══ EXTRACTED ENTRIES

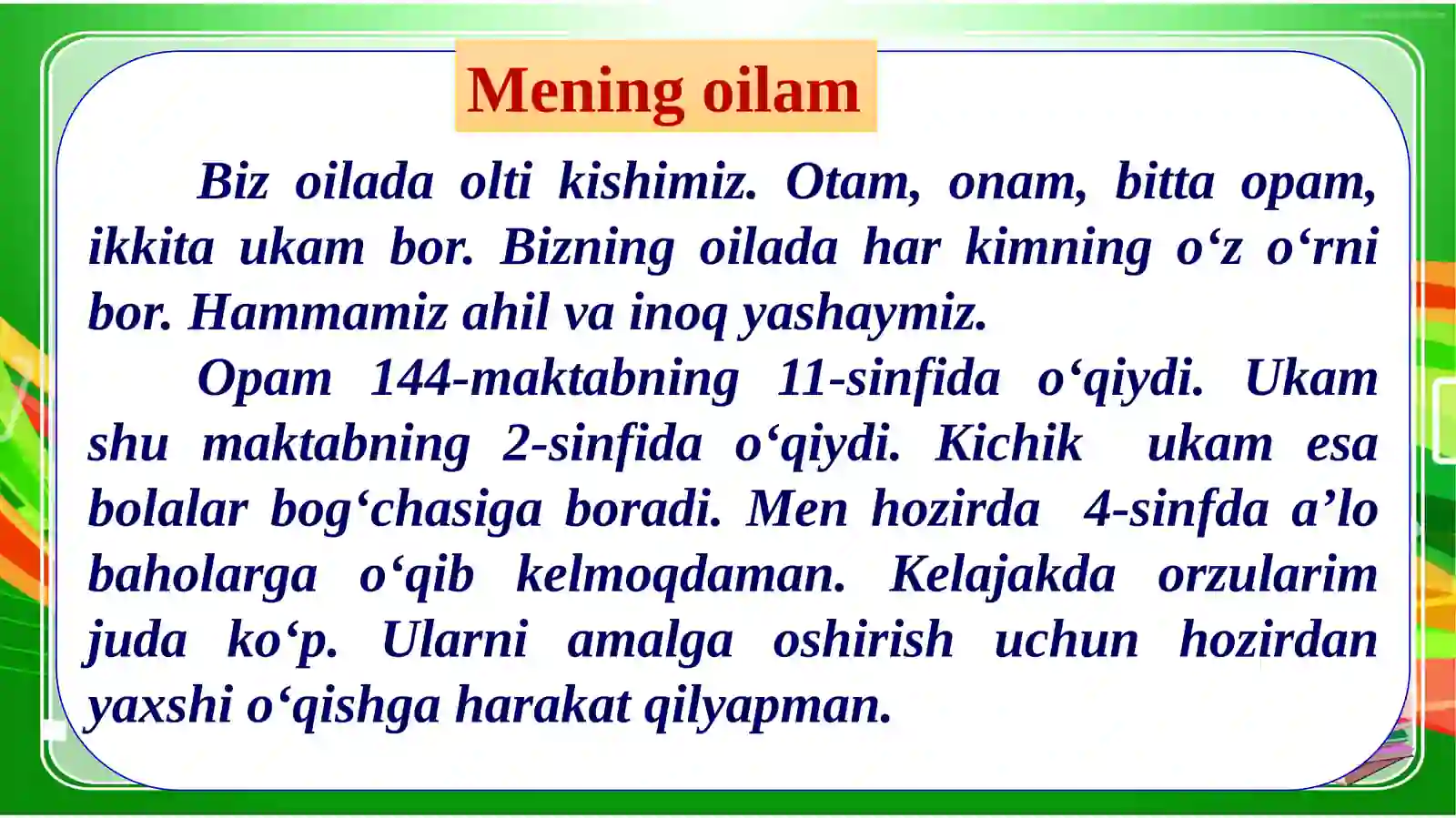 Mening oilam

Biz oilada olti kishimiz. Otam, onam, bitta opam, ikkita ukam bor. Bizning oilada har kimning o‘z o‘rni bor. Hammamiz ahil va inoq yashaymiz.

Opam 144-maktabning 11-sinfida o‘qiydi. Ukam shu maktabning 2-sinfida o‘qiydi. Kichik ukam esa bolalar bog‘chasiga boradi. Men hozirda 4-sinfda a’lo baholarga o‘qib kelmoqdaman. Kelajakda orzularim juda ko‘p. Ularni amalga oshirish uchun hozirdan yaxshi o‘qishga harakat qilyapman.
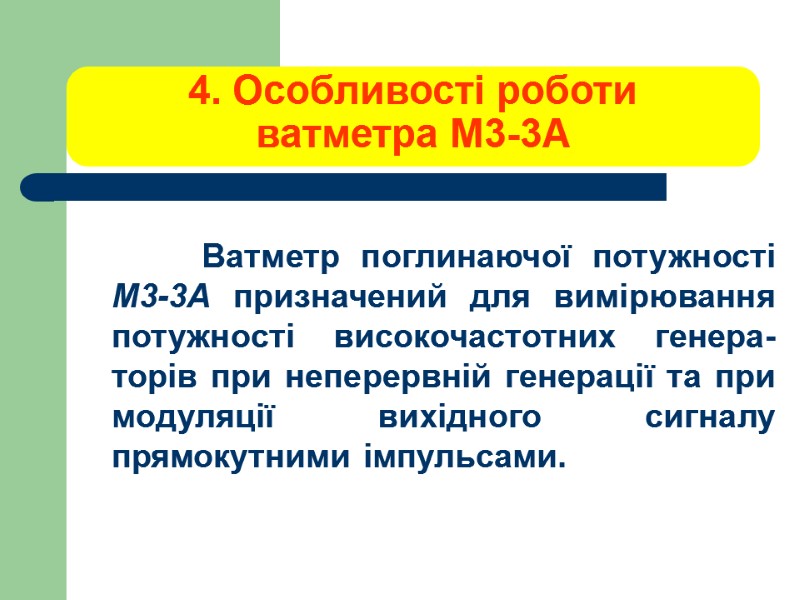 4. Особливості роботи ватметра М3-3А

Ватметр поглинаючої потужності М3-3А призначений для вимірювання потужності високочастотних генераторів при неперервній генерації та при модуляції вихідного сигналу прямокутними імпульсами.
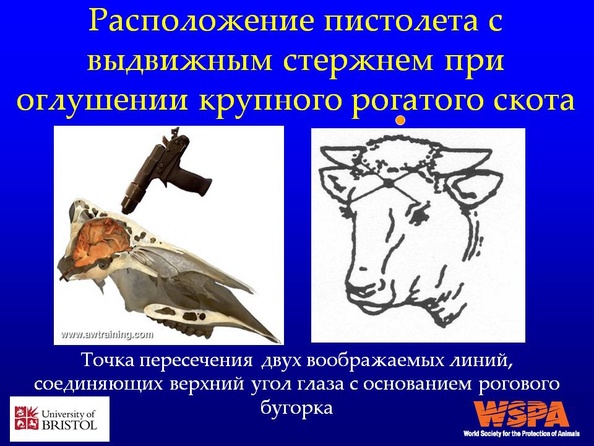 Расположение пистолета с выдвижным стержнем при оглушении крупного рогатого скота

www.awtraining.com

Точка пересечения двух воображаемых линий, соединяющих верхний угол глаза с основанием рогового бугорка

University of BRISTOL

WSPA
World Society for the Protection of Animals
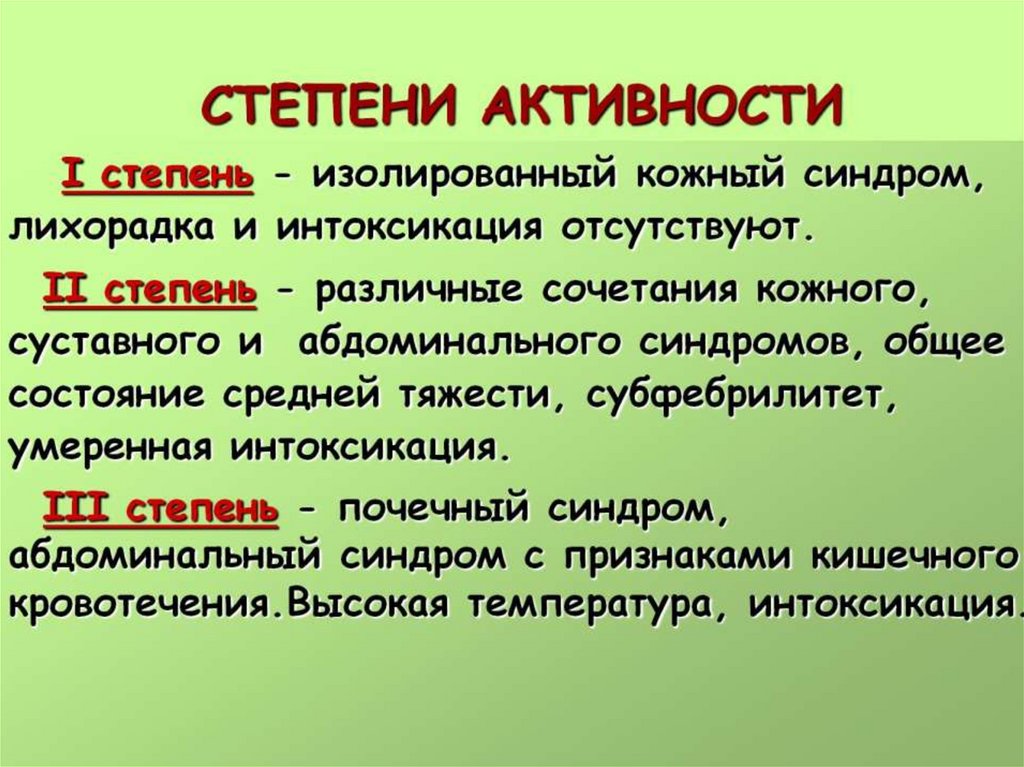 СТЕПЕНИ АКТИВНОСТИ

I степень - изолированный кожный синдром, лихорадка и интоксикация отсутствуют.

II степень - различные сочетания кожного, суставного и абдоминального синдромов, общее состояние средней тяжести, субфебрилитет, умеренная интоксикация.

III степень - почечный синдром, абдоминальный синдром с признаками кишечного кровотечения.Высокая температура, интоксикация.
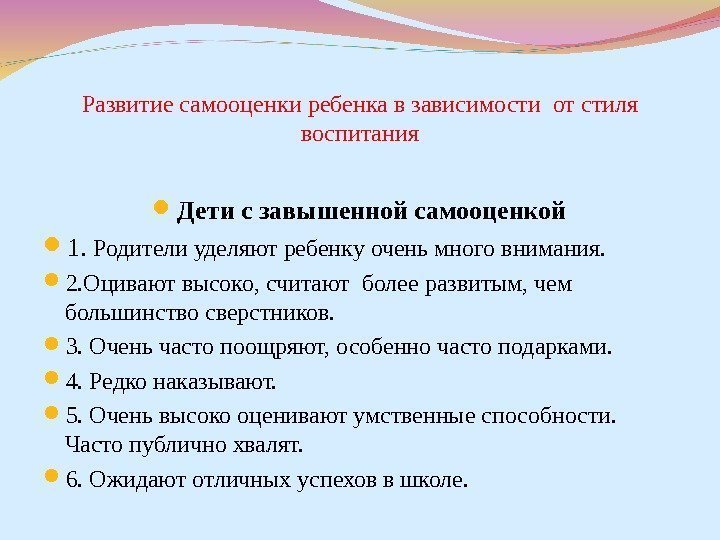 Развитие самооценки ребенка в зависимости от стиля воспитания

Дети с завышенной самооценкой

1. Родители уделяют ребенку очень много внимания.

2.Оцивают высоко, считают более развитым, чем большинство сверстников.

3. Очень часто поощряют, особенно часто подарками.

4. Редко наказывают.

5. Очень высоко оценивают умственные способности. Часто публично хвалят.

6. Ожидают отличных успехов в школе.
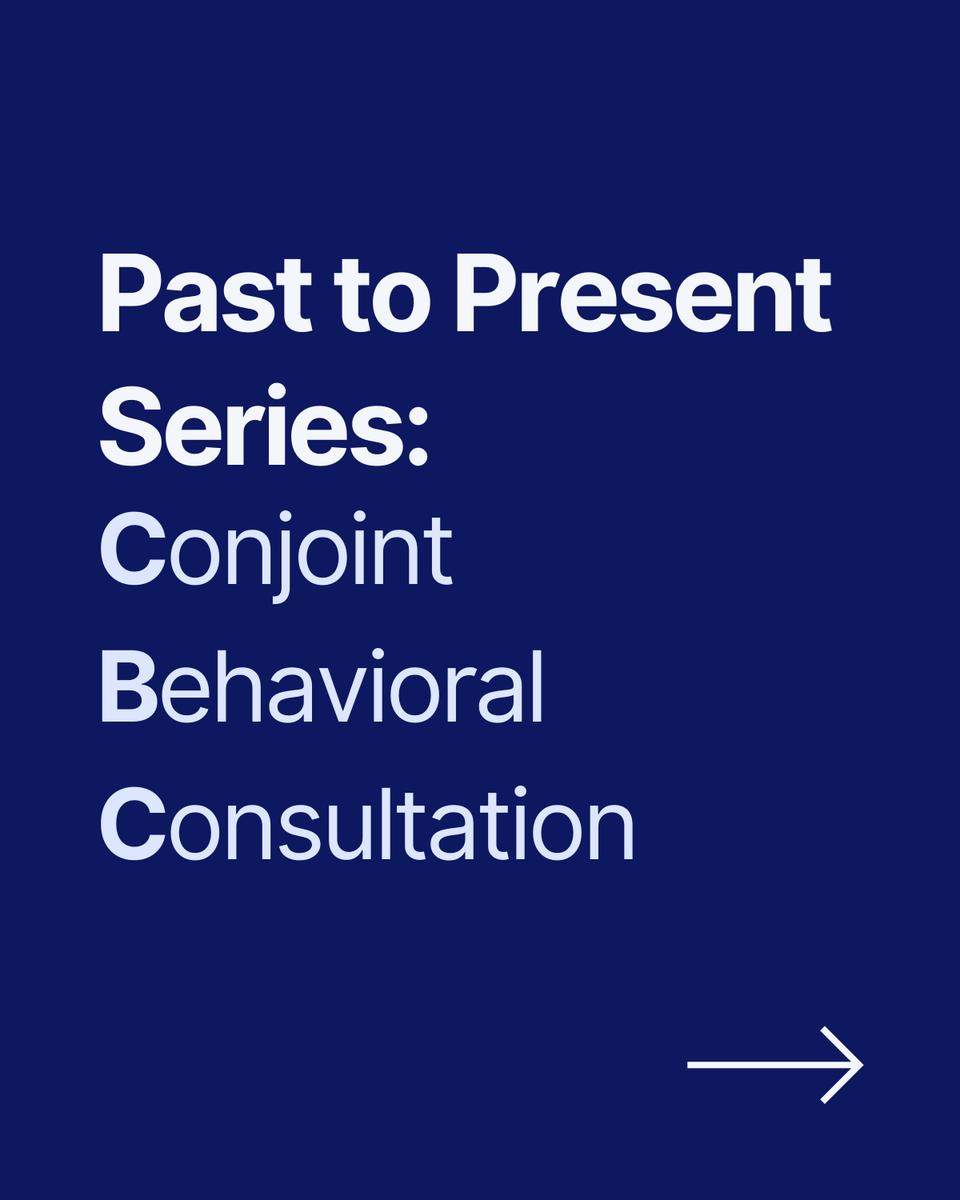 Past to Present Series:
Conjoint
Behavioral
Consultation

════

§ **HOW TO COMPLETE THIS TASK**
Across the data shown above, how many lines carry the string "интоксикация"? Reply with the figure by itself.

§ **RESULT OF THE EXERCISE**
3